I was greatly surprised at the studied economy of space displayed in these sepulchres — a fact which entirely sets aside the notion that none but the most illustrious of the nation were here interred. The truth is, that the tombs with the largest and grandest façades have generally the meanest interiors. The last tomb in the great glen, in the direction of Viterbo, is externally the largest of all, and a truly magnificent monument, its façade rising nearly thirty feet above the upper chamber;​10 and it is natural to conclude that it was appropriated to some  p236 great chieftain, hero, or high-priest; yet, like all its neighbours, it was not a mausoleum for a single individual but a family-vault, for it contains eight or ten sarcophagi of nenfro. Unlike the figure-lidded sarcophagi and urns, so common in Etruscan cemeteries, these correspond with the tombs themselves in their simple, massive, and archaic character. They have no bas-reliefs or other ornaments, and, in their general form, are not unlike the stone coffins of early England.​11 I did not observe a single instance of a niche within the tomb itself, but in the wall of the passage, just outside the door, there is often one, which was probably for the cippus, inscribed with the name of the family to whom the sepulchre belonged.

From their exposed position, there is every reason to conclude that these tombs, like those of Sutri, Civita Castellana, and Falleri, were rifled at a very early period. As soon as the sacredness attaching to them as the resting-place of the dead had worn off, they must have fallen prey to plunderers. Then their site being always indicated by their superincumbent monuments, whatever of their contents the earlier spoiler might have spared must inevitably have been carried off or destroyed by those of subsequent ages. It is absurd to space that anything of value should be found in our day in these open tombs. But in others excavated of late years in the plain above, have been found various articles of metal, specchj with figures and inscriptions, tripods, vases, large studs representing lions' heads, besides articles of gold and jewellery, scarabaei, &c., with painted vases, some of great beauty and archaic Greek design.12

 p237  Only one tomb did I perceive which, in any striking particular, varied from those already described. It is in the narrow glen. On each side of the false door of the façade is a squared buttress projecting at right angles, and cut out of the rock which formed the roof of the upper and open chamber. These buttresses are surmounted by cornices, and have a small door-moulding on their inner sides, like that on the façade. The sepulchre itself, in this instance, is of an unusual form — elliptical. Orioli has described a singular sepulchre at Castel d'Asso, which differs wholly from those already mentioned, being a cavity for a body, sunk in the surface of the plain and surmounted by an ornamental pattern, cut in the tufo.​13 I looked in vain for this; but nearly opposite the castle, I remarked a deep well or shaft sunk in the plain, which, I have little doubt, was the entrance to a tomb, such as exist at Férento. There can be no doubt, from the analogy of other sites, and from the excavations already made, that sepulchres abound beneath the surface of the plain.

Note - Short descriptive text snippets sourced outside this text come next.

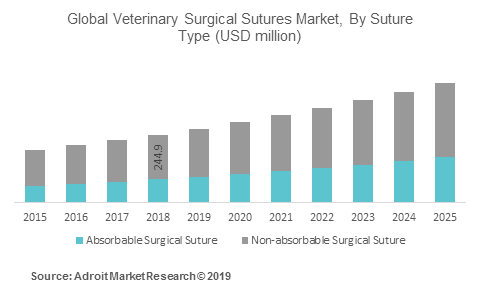 Global Veterinary Surgical Sutures Market, By Suture Type (USD million)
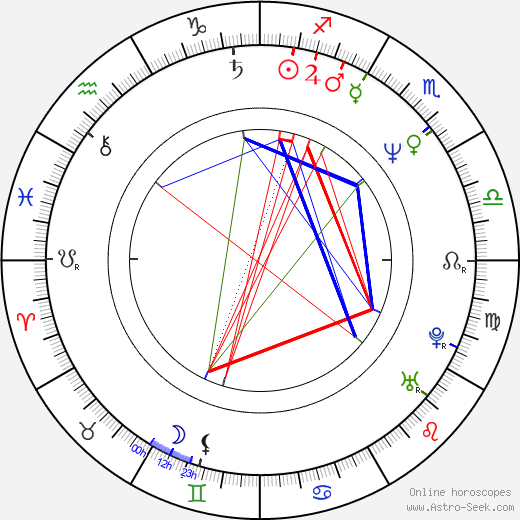 Cameron Dye astro natal birth chart, Cameron Dye horoscope, astrology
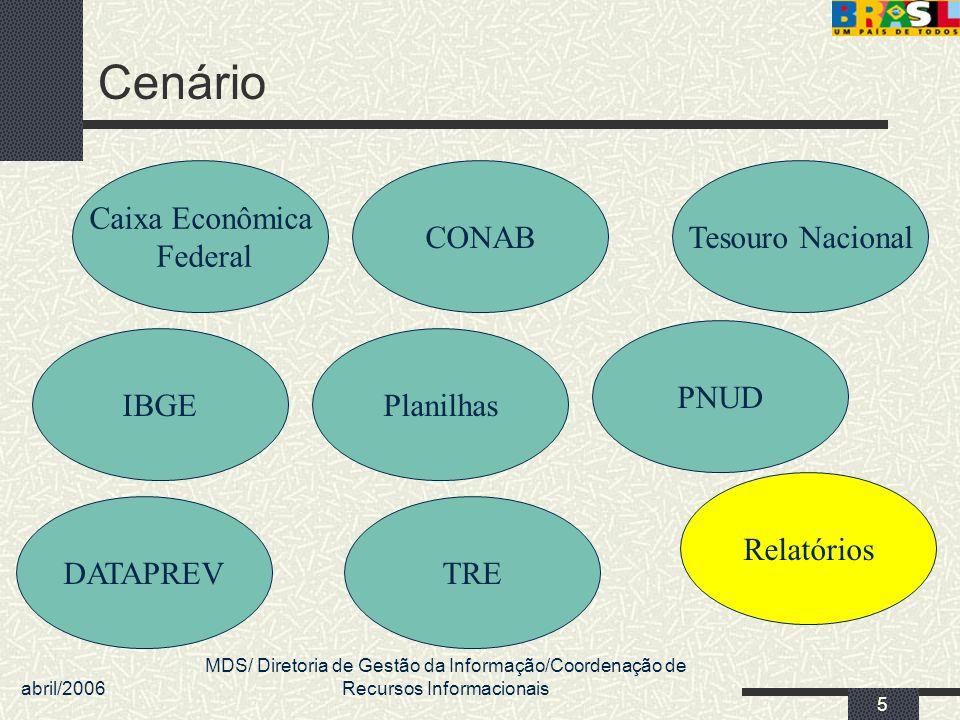 Cenário Caixa Econômica Federal CONAB Tesouro Nacional PNUD IBGE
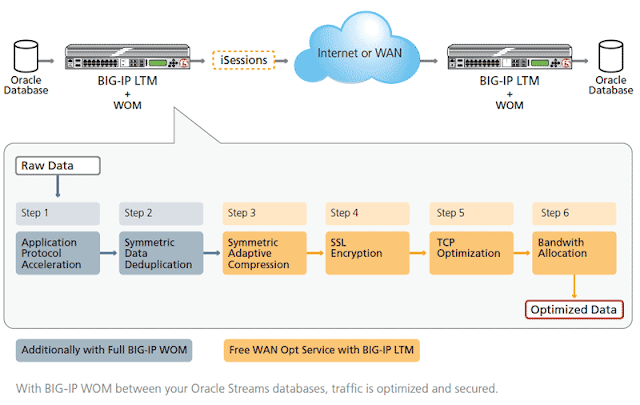 Fig 1.3-WAN optimization (NB)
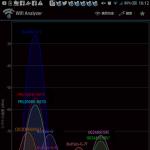 wifi無線LANの電波強度状態を調べる方法
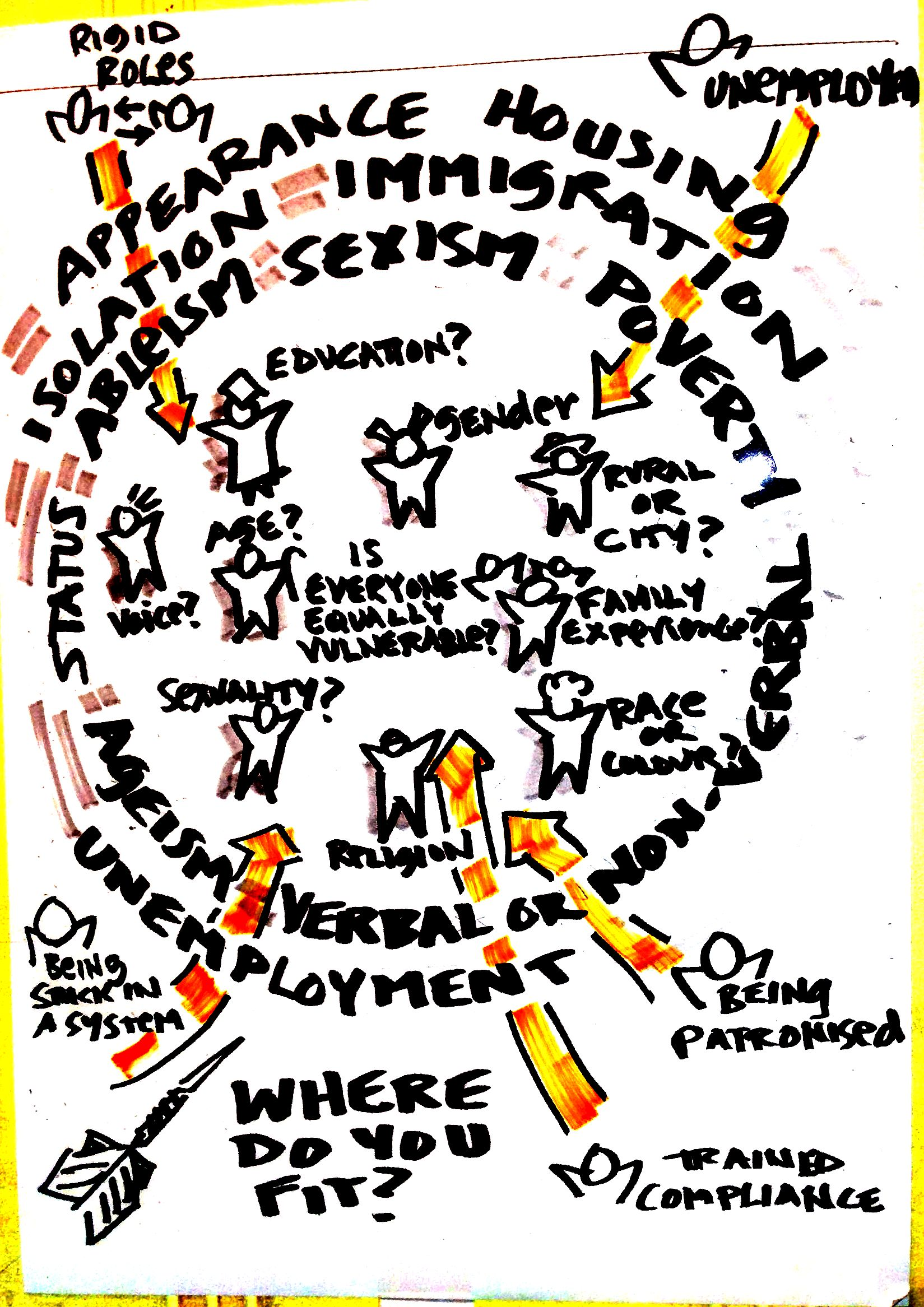 a discussion on the term of intersectionality If you want to use intersectionality as a term to be something beyond a way of claiming moral superiority, it has to be able to compete with other forms of analysis as a way of providing.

In a country like our own, where intelligence is so widely diffused, and news travels with telegraphic rapidity, it were scarcely possible that monuments of former ages, of the most striking character, should exist in the open air, be seen daily by the peasantry, and yet remain unknown to the rest of the world for many ages. So it is, however, in Italy.​a Here is a site abounding in most imposing  p238 remains of the olden time, bearing at every step indisputable traces of by-gone civilisation, scarcely six miles from the great thoroughfare of Italy, and from Viterbo, the largest city in all this district; and yet it remained unknown to the world at large till the year 1808, when Professor Orioli, of Bologna, and the Padre Pio Semería, of the Minerva, Viterbo, had their attention directed to the wonders of this glen, almost at the very threshold of the latter.​14 I am persuaded that Italy is not yet half explored — that very much remains to be brought to light; a persuasion founded on such discoveries as this, which are still, from time to time, being made, of which I may cite the Etruscan necropolis of Sovana, recently discovered by my fellow-traveller, Mr. Ainsley — even more remarkable than this of Castel d'Asso — and sundry monuments of the same antiquity, which it has been my lot to make known to the world. In fact, ruins and remains of ancient art are of so common occurrence in Italy as to excite no particular attention. To whatever age they may belong — mediaeval, Imperial, Republican, or ante-historical — the peasant knows them only as "muraccia," and he shelters his flock amid their walls, ploughs the land around them, daily slumbers beneath their shade, or even dwells within their precincts from year to year; and the world at large knows no more of their existence than if they were situated in the heart of the Great Desert.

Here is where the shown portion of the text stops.